Google en Apple zijn private bedrijven die hun eigen wereldje kunnen scheppen. Niets dwingt hen zich te verdiepen in ideeën die hen wezensvreemd zijn. Mocht je hun commune niet leuk vinden, dan richt je toch je eigen clubje op!
En zo doen de ontwerpers van de belangrijkste informatietechnologie ter wereld geen ervaring op met diversiteit. Zeker, je kunt het in de Valley maken, wie je ook bent en waar je ook vandaan komt. Afkomst en uiterlijk doen er niet toe.
Maar een andere overtuiging over het goede leven en de manier waarop technologie daaraan kan bijdragen, is niet wenselijk. Het toelaten van fundamenteel verschillende visies verstoort de ideologische gemeenschap die een commune au fond is.
Bedreigende macht
Het is niet dat ik Google en Apple wantrouw. Ik denk eigenlijk dat zij werkelijk geloven in waarden als openheid en creativiteit. Waarden die ik zelf toevallig ook hoog in het vaandel heb staan. Ik voel me persoonlijk dus niet bedreigd door de moraal van de informatiegiganten. Maar wel door hun macht. Je moet hun producten wel gebruiken als je een beetje mee wilt komen in de wereld. Dat geldt voor mij. En dat geldt ook voor overheden.
Het wijs vormgeven van diversiteit in de openbare ruimte is de grootste, prachtigste uitdaging van de overheid. En om dit project uit te voeren, halen overheden technologieën in huis die zijn ontworpen in een sfeer die wars is van diversiteit.
Wat betekent dit? Glibberen we daarmee niet ongemerkt richting een nieuwe vorm van communisme, een technologisch communisme? Ik pretendeer geen moment het antwoord op die vraag te kennen. Maar vrolijk word ik niet als ik zie hoe overheden zich laten imponeren door 'nudging', 'social engineering' en meer van dat soort door informatietechnologie gedreven 'oplossingen' van sociale kwesties.

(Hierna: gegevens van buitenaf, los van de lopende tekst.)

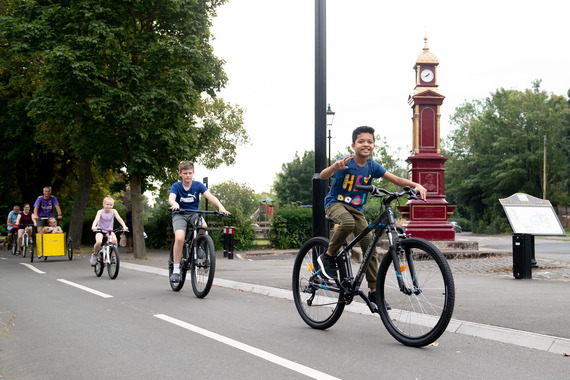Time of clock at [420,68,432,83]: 1:41
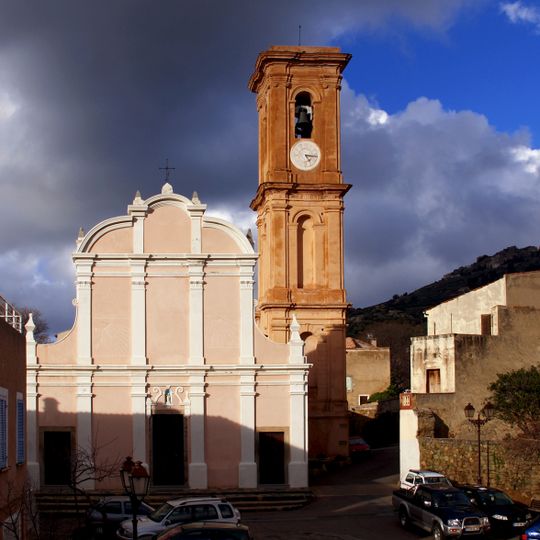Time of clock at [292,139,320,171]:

Dat sociale vraagstukken worden ontsloten via technologie die uit één waardekoker komt, vind ik persoonlijk een veel enger idee dan dat de overheid data over mij verzamelt. Mijn zorg is niet dat mijn gegevens bekend zijn bij de overheid. Mijn zorg is dat mijn data voer zijn voor het gelijkheidsmonster.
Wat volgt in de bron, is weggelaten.